◆ Requirement:
Identify the line that contains "Which of the red" in the material. Output it and every line after it, unchanged, through the end.

◆ Data lines:
********
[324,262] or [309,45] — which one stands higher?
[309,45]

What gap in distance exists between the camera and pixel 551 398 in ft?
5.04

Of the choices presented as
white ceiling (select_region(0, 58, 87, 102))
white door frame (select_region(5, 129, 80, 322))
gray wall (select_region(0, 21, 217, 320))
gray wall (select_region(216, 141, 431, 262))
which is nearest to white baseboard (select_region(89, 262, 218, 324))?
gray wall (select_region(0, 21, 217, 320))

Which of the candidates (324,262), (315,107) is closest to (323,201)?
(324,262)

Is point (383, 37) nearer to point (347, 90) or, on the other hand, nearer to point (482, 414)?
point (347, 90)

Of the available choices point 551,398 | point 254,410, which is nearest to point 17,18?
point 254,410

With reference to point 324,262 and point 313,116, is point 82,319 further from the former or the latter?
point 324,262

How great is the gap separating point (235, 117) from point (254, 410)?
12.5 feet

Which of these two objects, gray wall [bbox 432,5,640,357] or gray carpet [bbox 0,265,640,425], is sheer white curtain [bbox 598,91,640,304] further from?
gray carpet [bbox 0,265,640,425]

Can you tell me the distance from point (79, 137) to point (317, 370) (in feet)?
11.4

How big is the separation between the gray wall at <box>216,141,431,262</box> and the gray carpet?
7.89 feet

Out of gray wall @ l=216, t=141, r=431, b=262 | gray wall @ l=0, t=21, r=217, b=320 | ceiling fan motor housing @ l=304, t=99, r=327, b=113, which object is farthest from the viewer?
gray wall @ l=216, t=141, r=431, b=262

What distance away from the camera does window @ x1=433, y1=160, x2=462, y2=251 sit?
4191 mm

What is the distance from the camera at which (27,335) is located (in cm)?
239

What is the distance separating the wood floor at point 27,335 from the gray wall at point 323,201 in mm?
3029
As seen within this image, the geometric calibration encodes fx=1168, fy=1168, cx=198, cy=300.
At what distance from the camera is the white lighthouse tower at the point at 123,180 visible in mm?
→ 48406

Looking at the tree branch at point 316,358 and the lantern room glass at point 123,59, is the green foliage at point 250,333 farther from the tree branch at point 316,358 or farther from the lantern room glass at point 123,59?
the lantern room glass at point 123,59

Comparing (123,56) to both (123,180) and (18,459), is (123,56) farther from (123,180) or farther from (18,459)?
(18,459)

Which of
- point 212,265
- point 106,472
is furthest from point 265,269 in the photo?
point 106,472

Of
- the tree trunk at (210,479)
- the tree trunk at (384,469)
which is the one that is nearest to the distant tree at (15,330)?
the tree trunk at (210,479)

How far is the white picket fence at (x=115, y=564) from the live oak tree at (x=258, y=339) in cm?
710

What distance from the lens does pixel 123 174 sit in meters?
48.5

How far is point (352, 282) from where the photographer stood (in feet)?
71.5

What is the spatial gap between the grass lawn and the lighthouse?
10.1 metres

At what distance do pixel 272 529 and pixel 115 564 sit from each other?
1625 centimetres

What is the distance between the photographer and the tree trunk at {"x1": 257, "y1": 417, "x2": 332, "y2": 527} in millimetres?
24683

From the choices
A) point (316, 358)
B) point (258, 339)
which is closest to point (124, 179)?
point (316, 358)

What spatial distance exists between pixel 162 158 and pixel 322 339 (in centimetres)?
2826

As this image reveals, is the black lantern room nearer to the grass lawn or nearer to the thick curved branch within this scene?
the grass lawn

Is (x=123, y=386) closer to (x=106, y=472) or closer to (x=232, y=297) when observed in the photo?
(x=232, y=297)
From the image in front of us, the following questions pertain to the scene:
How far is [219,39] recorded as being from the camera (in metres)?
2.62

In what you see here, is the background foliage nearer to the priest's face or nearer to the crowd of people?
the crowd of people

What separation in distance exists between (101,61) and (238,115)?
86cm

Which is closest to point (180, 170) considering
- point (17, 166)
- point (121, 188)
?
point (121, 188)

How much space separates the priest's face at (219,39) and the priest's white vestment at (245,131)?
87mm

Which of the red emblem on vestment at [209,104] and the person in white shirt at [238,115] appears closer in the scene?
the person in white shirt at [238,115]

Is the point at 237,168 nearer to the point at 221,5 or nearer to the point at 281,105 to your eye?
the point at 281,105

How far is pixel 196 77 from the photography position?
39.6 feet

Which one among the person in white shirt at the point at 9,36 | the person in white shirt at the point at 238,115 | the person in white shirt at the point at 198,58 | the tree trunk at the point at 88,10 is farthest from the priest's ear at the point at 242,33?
********
◆ Result:
Which of the red emblem on vestment at [209,104] and the person in white shirt at [238,115] appears closer in the scene?
the person in white shirt at [238,115]

Is the point at 237,168 nearer to the point at 221,5 or nearer to the point at 281,105 to your eye?
the point at 281,105

How far is pixel 196 77 from the photography position?
39.6 feet

Which one among the person in white shirt at the point at 9,36 | the person in white shirt at the point at 238,115 | the person in white shirt at the point at 198,58 | the tree trunk at the point at 88,10 is farthest from the priest's ear at the point at 242,33?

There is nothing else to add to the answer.